DAGING KURBAN PERTAMAKU




Mungkin agak aneh di dengar, tapi memang baru tahun inilah aku mendapatkan daging kurban pertamaku. Tahun-tahun sebelumnya, ibuku yang mendapatkannya, ibu yang mengurusnya. Dari mulai membersihkan daging sampai memasaknya, mungkin aku hanyamembantu menguliti bawang atau bumbu yang lain, selebihnya ibu yang memasak daging itu, kami sekeluarga tinggal makan saja.

Lagipula, aku agak jijik melihat gajih sapi atau kambing. Lembek-lembek gimana gitu. Belum lagi baunya, pyuwhh.. kalau sudah mengurus daging kurban, baju, kerudung, badan dan rambut semuanya bau daging.  Alat masak bekas daging pun setelah dicuci kadang baunya masih melekat. Itulah yang membuatku ogah-ogahan mengurus daging kurban. Kan ada ibu.
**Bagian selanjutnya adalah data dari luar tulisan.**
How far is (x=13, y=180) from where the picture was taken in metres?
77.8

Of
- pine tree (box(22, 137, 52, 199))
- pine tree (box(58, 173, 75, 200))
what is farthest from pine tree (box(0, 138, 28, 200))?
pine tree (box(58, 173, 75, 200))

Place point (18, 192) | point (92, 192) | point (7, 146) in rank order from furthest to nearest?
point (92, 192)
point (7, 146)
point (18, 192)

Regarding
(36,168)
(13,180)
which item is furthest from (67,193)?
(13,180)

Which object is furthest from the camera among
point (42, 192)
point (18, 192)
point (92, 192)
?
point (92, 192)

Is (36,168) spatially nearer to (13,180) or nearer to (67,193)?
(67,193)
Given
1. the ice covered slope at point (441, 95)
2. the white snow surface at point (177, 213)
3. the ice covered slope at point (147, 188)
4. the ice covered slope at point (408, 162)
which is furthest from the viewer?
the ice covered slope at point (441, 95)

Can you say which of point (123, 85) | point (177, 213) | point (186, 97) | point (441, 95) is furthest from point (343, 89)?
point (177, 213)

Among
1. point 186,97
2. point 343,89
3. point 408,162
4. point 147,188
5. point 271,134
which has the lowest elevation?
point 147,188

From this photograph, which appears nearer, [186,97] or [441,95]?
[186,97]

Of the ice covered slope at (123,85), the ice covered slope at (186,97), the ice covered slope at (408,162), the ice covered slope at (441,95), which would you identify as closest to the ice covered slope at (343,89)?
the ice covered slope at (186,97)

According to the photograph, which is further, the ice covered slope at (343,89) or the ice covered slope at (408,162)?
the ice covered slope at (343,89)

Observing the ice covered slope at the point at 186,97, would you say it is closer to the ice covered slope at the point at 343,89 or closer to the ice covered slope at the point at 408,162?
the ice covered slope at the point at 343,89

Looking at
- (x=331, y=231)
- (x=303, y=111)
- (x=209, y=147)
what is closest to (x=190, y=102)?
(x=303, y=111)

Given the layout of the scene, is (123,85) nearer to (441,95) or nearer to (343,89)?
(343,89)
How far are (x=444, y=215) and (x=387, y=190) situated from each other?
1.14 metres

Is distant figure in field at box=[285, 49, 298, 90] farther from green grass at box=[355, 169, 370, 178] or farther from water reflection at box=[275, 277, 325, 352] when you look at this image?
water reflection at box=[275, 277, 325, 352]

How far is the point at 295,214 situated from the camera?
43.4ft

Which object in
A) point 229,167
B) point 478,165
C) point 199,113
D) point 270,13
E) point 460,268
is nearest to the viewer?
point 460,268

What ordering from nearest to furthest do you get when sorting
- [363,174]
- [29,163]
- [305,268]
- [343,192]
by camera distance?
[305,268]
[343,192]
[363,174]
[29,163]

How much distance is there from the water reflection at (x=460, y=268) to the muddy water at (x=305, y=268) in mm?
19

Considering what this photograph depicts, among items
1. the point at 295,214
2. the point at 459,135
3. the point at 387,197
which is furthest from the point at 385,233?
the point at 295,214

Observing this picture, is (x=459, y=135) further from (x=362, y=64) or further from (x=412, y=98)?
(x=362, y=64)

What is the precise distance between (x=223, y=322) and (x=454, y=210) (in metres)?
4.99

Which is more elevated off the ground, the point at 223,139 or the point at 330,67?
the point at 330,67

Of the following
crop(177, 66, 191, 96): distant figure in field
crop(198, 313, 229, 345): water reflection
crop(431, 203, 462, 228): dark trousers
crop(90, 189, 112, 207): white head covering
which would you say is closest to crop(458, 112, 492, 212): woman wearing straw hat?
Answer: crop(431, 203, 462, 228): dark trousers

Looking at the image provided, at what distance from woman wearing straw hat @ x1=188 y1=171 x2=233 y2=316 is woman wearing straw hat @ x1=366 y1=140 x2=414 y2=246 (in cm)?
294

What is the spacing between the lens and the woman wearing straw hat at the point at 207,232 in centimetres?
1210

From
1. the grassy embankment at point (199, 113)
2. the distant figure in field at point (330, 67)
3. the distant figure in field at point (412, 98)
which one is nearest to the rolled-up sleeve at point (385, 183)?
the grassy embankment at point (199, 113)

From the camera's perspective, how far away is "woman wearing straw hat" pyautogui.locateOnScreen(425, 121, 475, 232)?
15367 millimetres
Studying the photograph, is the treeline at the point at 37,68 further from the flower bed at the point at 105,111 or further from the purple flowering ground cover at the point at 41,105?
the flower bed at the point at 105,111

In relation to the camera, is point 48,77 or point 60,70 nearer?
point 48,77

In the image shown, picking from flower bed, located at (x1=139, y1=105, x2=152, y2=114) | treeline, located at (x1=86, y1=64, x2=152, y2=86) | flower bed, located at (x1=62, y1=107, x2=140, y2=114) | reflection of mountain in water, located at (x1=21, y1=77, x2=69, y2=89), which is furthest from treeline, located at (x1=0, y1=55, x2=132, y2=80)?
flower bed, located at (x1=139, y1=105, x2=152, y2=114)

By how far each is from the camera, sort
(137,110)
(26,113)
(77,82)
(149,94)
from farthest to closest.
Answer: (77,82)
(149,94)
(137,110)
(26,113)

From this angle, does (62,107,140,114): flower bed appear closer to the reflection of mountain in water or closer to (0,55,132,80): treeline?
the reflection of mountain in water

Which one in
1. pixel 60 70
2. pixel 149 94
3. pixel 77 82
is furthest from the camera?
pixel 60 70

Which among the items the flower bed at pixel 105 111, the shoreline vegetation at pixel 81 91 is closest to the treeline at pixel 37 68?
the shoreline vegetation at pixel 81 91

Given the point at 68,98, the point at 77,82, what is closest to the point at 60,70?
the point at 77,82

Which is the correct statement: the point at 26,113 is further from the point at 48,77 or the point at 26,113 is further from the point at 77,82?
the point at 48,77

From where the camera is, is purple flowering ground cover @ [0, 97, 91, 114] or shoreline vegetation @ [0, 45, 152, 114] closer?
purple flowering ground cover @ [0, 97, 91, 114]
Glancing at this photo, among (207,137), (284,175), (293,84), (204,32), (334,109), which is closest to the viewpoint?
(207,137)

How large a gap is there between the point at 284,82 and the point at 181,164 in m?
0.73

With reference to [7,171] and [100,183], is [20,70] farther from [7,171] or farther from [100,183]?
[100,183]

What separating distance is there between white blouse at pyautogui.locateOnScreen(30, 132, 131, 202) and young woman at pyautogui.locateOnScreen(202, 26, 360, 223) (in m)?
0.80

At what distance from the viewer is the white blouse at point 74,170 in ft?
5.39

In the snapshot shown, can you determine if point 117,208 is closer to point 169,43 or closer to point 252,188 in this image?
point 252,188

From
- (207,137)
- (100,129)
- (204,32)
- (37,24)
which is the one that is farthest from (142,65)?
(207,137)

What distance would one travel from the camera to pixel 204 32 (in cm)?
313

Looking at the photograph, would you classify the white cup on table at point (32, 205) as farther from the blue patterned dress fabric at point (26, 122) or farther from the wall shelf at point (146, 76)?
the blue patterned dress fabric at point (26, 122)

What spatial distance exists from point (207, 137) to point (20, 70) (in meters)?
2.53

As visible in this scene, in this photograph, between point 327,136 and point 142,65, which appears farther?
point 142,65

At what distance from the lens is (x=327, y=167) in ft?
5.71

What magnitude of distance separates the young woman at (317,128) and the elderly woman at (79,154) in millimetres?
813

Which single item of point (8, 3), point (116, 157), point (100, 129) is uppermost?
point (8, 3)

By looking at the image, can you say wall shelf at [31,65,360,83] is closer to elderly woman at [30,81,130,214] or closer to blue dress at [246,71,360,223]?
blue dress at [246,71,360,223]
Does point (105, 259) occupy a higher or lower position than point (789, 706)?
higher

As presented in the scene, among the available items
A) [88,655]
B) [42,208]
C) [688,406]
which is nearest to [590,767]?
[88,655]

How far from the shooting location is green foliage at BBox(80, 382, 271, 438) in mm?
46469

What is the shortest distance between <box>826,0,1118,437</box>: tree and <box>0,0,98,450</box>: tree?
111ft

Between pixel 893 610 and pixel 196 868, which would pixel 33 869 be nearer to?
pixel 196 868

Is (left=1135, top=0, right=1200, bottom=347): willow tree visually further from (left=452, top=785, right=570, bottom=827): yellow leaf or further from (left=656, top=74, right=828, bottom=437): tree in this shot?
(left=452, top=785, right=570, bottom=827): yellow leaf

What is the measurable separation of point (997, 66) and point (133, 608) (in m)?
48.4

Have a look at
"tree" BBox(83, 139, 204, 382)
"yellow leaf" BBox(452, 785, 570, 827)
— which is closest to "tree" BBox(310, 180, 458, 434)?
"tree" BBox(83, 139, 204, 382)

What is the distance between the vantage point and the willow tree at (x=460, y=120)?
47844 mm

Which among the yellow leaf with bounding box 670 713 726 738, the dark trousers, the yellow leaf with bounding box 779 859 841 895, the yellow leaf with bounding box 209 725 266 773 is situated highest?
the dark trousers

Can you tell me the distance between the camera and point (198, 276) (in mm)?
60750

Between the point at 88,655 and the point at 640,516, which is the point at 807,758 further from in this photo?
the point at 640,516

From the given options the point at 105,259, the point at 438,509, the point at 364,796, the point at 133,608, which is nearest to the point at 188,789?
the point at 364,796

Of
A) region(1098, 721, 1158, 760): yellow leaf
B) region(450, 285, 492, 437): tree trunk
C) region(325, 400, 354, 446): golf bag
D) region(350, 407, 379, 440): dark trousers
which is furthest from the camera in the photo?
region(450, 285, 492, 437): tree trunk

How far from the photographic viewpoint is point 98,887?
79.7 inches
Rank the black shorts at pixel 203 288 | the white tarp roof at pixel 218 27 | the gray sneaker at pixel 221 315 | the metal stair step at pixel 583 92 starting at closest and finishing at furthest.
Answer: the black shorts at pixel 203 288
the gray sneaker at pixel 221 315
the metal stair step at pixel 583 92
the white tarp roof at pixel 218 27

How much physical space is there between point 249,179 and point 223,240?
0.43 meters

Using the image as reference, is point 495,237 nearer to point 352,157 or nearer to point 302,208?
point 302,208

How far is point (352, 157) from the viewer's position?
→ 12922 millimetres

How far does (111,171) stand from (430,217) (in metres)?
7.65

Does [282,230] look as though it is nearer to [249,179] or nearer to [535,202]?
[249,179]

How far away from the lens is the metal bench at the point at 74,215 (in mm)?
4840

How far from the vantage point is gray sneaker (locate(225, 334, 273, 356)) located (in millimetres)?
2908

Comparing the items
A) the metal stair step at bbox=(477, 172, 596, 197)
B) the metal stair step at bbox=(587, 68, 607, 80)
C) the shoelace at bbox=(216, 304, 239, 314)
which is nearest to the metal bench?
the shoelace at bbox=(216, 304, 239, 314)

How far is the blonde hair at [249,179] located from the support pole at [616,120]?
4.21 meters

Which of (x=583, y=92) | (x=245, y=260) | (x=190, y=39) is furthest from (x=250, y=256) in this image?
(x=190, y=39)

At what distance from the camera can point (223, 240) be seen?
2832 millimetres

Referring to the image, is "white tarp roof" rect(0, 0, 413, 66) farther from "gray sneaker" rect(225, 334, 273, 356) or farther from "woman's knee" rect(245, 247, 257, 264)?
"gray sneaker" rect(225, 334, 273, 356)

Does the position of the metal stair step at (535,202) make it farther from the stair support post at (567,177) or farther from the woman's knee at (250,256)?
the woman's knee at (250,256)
Tapi tahun ini berbeda. Ibu dan ayah sedang berhaji, aku pun tak pulang ke Kediri. Memilih tetap di Jogja, meski menyesakkan takbiran sendirian semalam. Ternyata, tiap rumah termasuk anak kos juga mendapatkan jatah daging kurban. Sementara teman kosku yang lain merasa tidak bisa memasak, merasa tidak bisa mengurus daging dan jijik dengan daging mentah. Akhirnya semua sepakat menunjuk diriku! Dengan asumsi akulah yang paling sering uthek-uthek di dapur selama ini. Alamaak! Andai mereka tahu, kalau aku juga belum pernah mengurus daging sendiri! Andai... andai... Ah..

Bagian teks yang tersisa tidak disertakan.